ACTIVITY — Nothing but the exact lines from the one containing "Alina M. Schoenberg" through the last line of the records below belongs in your answer.

(Extracted records)
[Start of section]
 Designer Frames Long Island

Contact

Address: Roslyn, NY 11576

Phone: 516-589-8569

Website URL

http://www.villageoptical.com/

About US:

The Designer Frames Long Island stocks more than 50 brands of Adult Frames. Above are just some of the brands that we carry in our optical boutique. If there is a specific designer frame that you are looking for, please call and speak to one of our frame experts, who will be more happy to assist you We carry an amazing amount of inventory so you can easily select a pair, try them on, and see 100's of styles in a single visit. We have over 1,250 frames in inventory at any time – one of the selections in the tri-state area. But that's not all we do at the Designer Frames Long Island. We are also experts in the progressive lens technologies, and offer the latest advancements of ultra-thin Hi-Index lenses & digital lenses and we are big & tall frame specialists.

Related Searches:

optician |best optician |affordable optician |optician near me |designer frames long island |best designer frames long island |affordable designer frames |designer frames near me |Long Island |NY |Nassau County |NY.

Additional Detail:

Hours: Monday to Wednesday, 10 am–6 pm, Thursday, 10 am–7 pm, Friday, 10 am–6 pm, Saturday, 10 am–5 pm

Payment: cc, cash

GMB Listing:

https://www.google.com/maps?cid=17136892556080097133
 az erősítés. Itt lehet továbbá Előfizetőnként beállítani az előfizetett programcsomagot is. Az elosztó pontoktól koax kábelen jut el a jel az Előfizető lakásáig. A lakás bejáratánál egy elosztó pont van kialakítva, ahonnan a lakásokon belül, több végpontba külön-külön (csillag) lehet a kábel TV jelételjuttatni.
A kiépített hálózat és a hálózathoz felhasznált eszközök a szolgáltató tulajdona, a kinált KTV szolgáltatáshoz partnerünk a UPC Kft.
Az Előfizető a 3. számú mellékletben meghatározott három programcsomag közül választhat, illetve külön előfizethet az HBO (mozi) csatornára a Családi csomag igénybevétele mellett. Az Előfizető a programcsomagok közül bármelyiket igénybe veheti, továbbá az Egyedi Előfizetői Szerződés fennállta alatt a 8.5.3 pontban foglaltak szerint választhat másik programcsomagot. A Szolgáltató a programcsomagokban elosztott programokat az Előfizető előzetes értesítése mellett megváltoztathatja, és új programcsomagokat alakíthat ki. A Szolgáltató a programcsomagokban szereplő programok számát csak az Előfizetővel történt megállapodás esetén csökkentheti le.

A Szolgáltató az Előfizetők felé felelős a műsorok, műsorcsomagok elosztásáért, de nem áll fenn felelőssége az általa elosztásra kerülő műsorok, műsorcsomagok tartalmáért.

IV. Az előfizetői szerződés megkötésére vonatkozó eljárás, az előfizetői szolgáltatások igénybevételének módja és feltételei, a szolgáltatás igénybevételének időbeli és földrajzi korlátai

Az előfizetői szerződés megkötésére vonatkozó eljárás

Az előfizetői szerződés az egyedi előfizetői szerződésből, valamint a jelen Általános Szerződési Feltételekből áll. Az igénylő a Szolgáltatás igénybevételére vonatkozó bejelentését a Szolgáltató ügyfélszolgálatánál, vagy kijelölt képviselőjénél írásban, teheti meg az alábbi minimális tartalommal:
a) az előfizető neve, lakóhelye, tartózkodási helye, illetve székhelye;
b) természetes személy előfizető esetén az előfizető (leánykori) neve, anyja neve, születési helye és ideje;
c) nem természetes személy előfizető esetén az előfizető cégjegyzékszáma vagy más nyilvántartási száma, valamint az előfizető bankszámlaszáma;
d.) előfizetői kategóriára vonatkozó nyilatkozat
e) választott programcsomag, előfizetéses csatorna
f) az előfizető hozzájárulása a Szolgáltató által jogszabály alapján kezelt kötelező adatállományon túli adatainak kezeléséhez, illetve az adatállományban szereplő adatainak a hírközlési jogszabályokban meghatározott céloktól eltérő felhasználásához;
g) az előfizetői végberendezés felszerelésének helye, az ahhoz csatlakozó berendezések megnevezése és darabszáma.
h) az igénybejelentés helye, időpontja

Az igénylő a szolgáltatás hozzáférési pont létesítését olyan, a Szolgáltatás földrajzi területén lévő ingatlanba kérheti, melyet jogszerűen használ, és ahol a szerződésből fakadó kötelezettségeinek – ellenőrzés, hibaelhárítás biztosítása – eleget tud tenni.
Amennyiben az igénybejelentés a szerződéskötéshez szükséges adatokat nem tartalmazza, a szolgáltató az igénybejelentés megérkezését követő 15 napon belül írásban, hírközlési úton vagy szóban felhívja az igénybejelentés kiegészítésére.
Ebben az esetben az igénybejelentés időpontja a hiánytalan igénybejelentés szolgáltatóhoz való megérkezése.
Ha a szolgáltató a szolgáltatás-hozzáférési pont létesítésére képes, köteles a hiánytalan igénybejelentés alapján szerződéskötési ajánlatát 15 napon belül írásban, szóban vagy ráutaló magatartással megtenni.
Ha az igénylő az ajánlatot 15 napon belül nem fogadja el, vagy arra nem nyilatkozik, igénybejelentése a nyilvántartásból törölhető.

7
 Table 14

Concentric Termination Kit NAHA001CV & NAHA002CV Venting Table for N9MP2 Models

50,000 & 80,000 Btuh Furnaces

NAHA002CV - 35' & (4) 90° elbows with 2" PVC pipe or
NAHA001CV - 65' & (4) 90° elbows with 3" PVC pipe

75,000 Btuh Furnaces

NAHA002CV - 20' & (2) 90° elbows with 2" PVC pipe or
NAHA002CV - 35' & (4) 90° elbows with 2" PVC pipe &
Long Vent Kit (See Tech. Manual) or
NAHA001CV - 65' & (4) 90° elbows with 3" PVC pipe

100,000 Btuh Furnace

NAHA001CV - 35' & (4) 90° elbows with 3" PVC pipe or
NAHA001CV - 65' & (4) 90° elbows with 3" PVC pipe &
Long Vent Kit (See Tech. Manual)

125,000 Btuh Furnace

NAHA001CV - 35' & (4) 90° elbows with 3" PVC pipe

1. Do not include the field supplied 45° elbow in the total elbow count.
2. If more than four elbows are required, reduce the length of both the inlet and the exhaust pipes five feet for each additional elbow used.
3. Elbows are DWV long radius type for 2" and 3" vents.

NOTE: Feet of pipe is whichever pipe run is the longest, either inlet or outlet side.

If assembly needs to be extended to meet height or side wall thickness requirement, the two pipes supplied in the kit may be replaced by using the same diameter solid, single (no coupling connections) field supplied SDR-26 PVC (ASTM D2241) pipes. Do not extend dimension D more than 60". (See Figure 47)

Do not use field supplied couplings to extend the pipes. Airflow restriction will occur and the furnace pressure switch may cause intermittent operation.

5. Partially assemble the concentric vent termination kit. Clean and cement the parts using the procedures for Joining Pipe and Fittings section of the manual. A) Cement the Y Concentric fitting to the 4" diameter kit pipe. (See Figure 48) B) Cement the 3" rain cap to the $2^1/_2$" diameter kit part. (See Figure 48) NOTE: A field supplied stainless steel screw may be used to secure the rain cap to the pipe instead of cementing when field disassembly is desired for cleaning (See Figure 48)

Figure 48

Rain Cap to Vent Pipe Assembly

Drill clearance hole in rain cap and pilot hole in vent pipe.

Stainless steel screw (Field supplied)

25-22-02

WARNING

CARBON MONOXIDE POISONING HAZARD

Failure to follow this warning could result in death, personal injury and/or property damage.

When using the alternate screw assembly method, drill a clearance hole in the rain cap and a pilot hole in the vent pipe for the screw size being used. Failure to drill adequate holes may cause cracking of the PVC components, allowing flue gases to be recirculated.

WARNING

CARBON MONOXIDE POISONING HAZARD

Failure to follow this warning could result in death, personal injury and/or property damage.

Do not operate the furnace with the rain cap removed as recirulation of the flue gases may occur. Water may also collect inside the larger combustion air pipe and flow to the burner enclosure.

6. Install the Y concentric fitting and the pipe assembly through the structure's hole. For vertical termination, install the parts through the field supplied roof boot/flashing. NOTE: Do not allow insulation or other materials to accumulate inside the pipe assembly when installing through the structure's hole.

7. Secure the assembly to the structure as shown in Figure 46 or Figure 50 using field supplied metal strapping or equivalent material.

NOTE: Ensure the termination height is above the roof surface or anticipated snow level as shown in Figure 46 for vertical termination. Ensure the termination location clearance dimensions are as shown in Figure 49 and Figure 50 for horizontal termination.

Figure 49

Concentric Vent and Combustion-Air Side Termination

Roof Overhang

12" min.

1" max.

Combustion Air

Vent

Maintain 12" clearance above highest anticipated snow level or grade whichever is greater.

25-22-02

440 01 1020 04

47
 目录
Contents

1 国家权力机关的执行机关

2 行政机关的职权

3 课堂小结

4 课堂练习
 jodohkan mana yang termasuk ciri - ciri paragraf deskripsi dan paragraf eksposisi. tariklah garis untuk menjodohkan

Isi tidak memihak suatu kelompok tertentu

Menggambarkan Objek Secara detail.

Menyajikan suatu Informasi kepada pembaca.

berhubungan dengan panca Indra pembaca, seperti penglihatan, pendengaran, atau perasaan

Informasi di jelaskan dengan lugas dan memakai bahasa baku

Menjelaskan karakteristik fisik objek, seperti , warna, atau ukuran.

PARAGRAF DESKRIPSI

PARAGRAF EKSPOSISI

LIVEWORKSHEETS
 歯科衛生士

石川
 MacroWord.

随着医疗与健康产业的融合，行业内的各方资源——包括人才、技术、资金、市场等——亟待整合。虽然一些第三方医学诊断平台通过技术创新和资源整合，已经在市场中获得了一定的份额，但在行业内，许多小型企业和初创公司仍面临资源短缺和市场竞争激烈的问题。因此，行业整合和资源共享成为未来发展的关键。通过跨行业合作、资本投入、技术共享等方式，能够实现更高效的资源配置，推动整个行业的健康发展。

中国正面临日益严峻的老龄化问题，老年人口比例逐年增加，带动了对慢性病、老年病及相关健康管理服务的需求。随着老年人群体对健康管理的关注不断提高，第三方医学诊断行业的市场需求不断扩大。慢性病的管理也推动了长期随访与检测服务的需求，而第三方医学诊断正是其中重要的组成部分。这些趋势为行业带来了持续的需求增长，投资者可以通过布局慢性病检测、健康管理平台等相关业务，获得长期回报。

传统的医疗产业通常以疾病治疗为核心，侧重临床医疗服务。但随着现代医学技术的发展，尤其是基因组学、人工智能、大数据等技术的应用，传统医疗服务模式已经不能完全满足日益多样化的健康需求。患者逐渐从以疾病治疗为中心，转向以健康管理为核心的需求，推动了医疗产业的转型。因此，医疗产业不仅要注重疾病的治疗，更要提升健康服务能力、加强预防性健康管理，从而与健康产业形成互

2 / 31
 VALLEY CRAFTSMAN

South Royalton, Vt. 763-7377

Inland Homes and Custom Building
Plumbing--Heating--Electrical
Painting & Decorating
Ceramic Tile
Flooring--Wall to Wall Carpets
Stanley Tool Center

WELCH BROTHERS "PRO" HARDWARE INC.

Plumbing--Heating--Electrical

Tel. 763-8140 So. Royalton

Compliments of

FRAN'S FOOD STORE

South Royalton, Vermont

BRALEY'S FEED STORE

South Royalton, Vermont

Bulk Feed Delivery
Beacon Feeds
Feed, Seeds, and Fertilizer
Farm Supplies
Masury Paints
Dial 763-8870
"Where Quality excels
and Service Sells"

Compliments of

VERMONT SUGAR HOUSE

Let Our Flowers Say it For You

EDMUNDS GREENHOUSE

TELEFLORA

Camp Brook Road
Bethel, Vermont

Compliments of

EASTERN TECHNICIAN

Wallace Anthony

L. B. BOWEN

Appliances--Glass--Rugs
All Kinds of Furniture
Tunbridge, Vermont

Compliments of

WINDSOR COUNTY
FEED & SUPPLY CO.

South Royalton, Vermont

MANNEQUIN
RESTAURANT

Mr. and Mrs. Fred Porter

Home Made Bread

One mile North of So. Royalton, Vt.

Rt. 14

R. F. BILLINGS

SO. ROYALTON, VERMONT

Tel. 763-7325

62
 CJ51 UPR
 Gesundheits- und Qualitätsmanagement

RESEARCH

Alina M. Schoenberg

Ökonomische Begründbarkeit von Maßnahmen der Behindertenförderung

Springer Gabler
[End of section]
RESPONSE TO THE TASK —
Alina M. Schoenberg

Ökonomische Begründbarkeit von Maßnahmen der Behindertenförderung

Springer Gabler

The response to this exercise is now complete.